Reinhold (Micky) Minhoff, 1914 - 1995, EAA # 18726
Micky’s aviation career began in 1929 when he was entered into the Glider Group at Dinslaken, Germany. In 1935 he was enrolled in the Motor Plane School. In 1936 he took a flight instructors course for motor planes in Neuruppin where he remained as a flight instructor until 1940, while also doing glider flights in Oldenburg. Also, in 1938, Micky completed his blind pilot course. In 1940 he was awarded his Blind Flight Instructor’s certificate. In 1941 he received his Glider Instructor’s certificate and gave instruction for rubber tubing winches and glider towing. In 1943 he became a test pilot instructor for the German Air Force in all classes up to, and including, the Blind Pilot’s certificate. Mickey flew approximately 120 different motor planes, nearly all German. He also flew the “Booty Machines” including French, Czech, Polish, Russian, English, American and Italian. In 1945 he began flying one man jet fighter planes. Mickey moved to the United States after World War 2. He owned a machine shop in New York City where he also performed works for NASA. Micky operated a glider towing winch at the East Stroudsburg and Pegasus airfields and became partners in the operation with Steve Lakatosh.

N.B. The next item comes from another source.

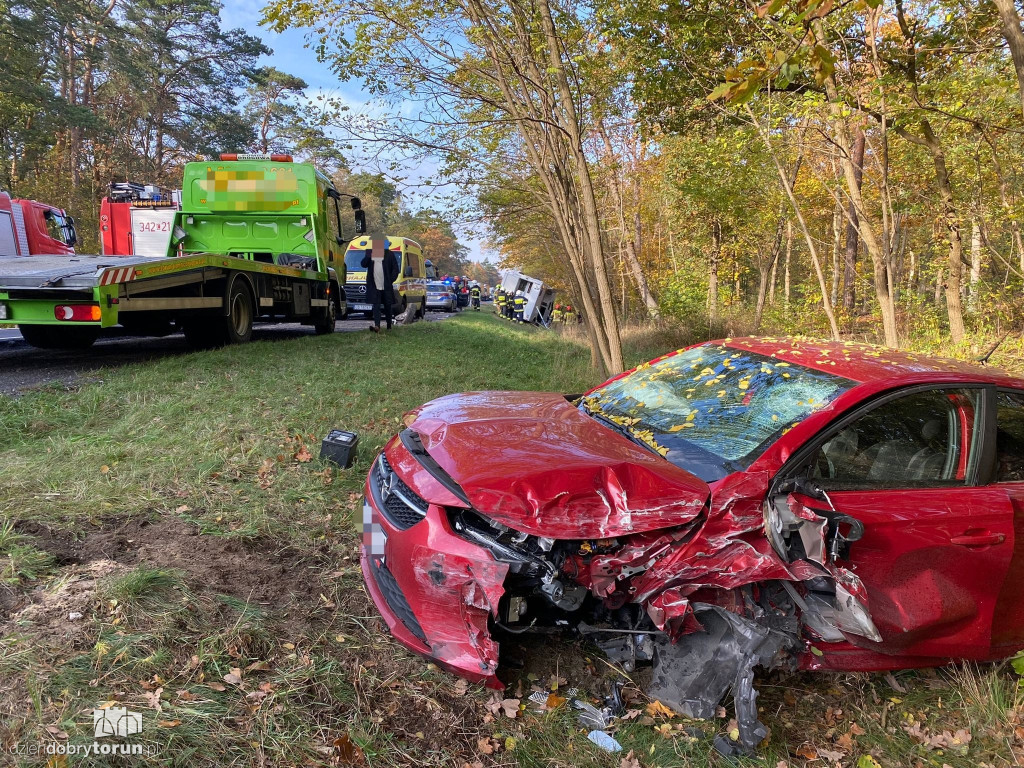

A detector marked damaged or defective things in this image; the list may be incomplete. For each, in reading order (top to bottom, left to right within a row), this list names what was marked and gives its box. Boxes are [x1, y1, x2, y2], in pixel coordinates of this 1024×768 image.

Harold D. Hayden, 1917 - 1987, EAA # 4473
Harold was a charter member of Chapter 839. He ran the 3M airport in Bristol, PA and later ran the airport in East Stroudsburg where our Chapter originated. Harold provided our Chapter with its first airplane kit, a Quickie, which was later sold to buy a 1946 Aeronca. That was basically the formal start of our Chapter.